The participants were seated in a dimly lit room in front of a computer monitor and a keyboard. fNIR Imager 1000® (fNIR Devices, Potomac, MD), a 16-channel continuous wave fNIRS system, was used in the present study to examine neural activation. Measurements of raw light intensities were obtained at 500 ms intervals, with 1.25 cm of penetration into the cortical tissue within the PFC at 16 measurement locations [29]. Specifically, the imaging probe positioning on the forehead was aligned with electrode positions F7, FP1, FP2 and F8, based on the international 10–20 EEG system [30]. Thus, the fNIRS probe provided coverage over Brodmann areas 9, 10, 45 and 46. The fNIRS raw light intensities that were obtained during the experiment were first visually inspected to exclude problematic channels affected by noticeable motion artifacts, and then were subjected to signal processing algorithms. Specifically, high frequency noise, physiological and motion artifacts were systematically excluded using low pass finite impulse response and sliding window motion artifact rejection with the fNIRSoft® Software Package [13, 15, 31]. Activation segments of interest were demarcated by time synchronization markers. The study focused on oxy-Hb as the primary parameter of interest, and relative changes in oxy-Hb were estimated for each channel.

2.4 Statistical Analyses

Multilevel models, which nested the time-series of observations within participants, were estimated for each channel [32]. These models accounted for the possibility that the number of observations were unbalanced across participants. All models were conservatively estimated using an unstructured covariance matrix and the Satterthwaite method of estimating degrees of freedom [33]. The two emotion conditions were compared using contrast codes which examined the difference between fearful and neutral conditions (fearful coded as ½, and neutral coded as −½). Type I error in the analyses was controlled by using False Discovery Rate corrections for multiple comparisons [34, 35]. Data analyses were conducted using IBM SPSS Statistics Version 20.0 (IBM Corp. Released 2011. IBM SPSS Statistics for Windows, Version 20.0. Armonk, NY: IBM Corp.).

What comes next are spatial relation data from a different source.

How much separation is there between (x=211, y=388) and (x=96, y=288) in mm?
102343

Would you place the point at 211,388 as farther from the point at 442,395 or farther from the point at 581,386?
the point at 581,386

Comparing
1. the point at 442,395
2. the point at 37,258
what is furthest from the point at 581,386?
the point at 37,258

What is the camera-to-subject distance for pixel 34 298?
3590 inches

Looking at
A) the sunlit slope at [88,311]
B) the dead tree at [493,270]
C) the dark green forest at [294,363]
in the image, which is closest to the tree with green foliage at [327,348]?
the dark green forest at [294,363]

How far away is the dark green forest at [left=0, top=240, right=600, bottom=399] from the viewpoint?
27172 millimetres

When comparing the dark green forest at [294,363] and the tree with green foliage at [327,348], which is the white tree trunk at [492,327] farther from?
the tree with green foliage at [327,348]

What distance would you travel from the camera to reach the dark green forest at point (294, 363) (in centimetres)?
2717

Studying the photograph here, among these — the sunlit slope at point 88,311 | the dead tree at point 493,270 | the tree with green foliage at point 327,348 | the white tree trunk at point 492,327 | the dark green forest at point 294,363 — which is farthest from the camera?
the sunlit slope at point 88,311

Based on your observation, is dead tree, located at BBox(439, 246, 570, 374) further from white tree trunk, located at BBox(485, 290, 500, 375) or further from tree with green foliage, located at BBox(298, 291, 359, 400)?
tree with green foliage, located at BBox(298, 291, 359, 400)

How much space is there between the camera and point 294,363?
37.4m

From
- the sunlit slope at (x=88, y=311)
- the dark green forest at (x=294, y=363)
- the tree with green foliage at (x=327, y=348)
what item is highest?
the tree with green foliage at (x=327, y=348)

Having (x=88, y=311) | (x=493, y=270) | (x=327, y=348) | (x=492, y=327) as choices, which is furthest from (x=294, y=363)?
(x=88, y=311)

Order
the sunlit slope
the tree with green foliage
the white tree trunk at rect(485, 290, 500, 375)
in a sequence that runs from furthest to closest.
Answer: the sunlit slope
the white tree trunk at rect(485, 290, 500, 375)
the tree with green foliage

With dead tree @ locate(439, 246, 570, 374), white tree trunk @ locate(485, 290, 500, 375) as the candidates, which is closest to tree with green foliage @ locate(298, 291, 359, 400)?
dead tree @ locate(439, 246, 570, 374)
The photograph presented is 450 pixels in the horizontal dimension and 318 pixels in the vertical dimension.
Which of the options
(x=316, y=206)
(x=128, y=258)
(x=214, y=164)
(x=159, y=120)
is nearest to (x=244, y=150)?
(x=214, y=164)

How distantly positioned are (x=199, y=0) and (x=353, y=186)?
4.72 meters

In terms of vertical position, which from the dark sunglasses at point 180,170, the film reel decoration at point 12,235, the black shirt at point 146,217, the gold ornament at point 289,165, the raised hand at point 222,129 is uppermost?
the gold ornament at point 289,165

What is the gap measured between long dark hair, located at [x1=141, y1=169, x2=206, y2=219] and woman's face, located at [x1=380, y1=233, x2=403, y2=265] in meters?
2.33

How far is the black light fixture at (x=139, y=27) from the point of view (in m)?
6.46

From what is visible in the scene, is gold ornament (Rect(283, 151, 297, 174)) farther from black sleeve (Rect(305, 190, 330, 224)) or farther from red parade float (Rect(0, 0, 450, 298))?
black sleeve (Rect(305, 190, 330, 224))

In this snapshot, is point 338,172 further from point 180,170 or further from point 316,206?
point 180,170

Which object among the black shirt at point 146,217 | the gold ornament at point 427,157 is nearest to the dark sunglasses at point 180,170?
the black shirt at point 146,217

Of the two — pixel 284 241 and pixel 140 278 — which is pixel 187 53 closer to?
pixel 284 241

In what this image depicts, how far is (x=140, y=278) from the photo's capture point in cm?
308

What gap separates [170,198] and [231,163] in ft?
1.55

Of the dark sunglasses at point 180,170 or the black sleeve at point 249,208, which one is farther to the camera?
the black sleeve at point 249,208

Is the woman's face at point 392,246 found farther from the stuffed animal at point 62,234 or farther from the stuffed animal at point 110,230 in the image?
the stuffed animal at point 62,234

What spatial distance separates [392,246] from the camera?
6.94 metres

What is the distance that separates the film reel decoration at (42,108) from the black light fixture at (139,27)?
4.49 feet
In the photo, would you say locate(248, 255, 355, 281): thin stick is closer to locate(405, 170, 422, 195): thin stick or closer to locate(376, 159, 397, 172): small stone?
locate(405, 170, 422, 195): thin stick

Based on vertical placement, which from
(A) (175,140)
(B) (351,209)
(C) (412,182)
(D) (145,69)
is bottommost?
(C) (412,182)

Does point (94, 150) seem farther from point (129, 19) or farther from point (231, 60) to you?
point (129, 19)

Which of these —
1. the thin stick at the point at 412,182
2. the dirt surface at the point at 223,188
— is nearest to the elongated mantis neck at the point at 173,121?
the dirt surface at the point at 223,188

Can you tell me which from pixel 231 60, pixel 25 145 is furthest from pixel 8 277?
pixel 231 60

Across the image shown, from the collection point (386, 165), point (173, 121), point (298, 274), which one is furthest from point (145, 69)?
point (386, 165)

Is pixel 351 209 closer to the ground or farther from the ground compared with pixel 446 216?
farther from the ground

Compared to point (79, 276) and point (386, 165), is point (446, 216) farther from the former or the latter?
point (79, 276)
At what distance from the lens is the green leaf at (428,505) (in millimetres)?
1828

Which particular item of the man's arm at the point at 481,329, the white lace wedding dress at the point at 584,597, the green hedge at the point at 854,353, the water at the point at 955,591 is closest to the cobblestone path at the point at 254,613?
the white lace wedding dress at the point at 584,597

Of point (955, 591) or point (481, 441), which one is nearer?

Additionally, the time-series graphs for each channel were created for both conditions, also mapping a 95 % Confidence Interval (CI) for the purpose of further examining the differences in neural responses.

3 Results

3.1 Behavioral Results

Participants demonstrated equivalent reaction times during the fearful condition (M = 710.17 ms, SD = 216.73 ms), and the neutral condition (M = 700.83 ms, SD = 216.79 ms; t(76) = −.13, p = .90, d = .04). Participants also demonstrated similar accuracy across both fearful (M = 85.2 %, SD = 10 %) and neutral (M = 89.9 %, SD = 14.04 %) conditions (t(76) = 1.85, p = .07, d = .39).

3.2 Fearful vs. Neutral Activation

Significant main effects for the emotion condition was found across 10 of the 16 channels. More specifically, higher activation was found in channel 12 for the fearful condition as compared to the neutral condition (b = .01, SE = .00, p < 0.01), corresponding to a region within the right medial PFC. The fearful condition as compared to the neutral condition, on the other hand, was associated with lower activation in channels 1 to 9 (b’s < −.01, SE’s = .00, p’s < 0.01), corresponding to a region encompassing the left medial and lateral regions of the PFC. These findings are depicted on a standard MRI template of the brain in Fig. 1, where blue and purple indicate lower activation (left PFC) and red and yellow indicate higher activation (right PFC).
Fig. 1.

Activation map depicting statistically significant activation differences across the PFC for the fearful vs. neutral activation contrast. (Color figure online)

3.3 Examining the Time-Series

The neural activation patterns observed across the duration of the trial for the neutral condition and the fearful condition are depicted in Fig. 2.
Fig. 2.

Activation patterns observed at 5-s intervals following neutral and fearful faces, visualized on a standard MRI template of the brain. (Color figure online)

The neutral condition appeared to be linked to a pattern of activation within the PFC that was more lateral at first, which subsequently became more medial. More specifically, activation was initially seen in more lateral aspects of the right and left lateral PFC. Towards the end of the trial, however, the lateral activation appeared to subside, and was followed by increases in activation within the left medial PFC. In contrast to the neutral condition, the fearful condition appeared to elicit a pattern of activation within the PFC that was more medial at first, which subsequently became more laterally localized. More specifically, immediately following the face stimulus, activation was observed bilaterally in the PFC, in regions that were more medial as compared to the neutral condition. As the trial progressed, this pattern of activation was replaced with persistent bilateral activation, which appeared to be more laterally situated as compared to the initial response.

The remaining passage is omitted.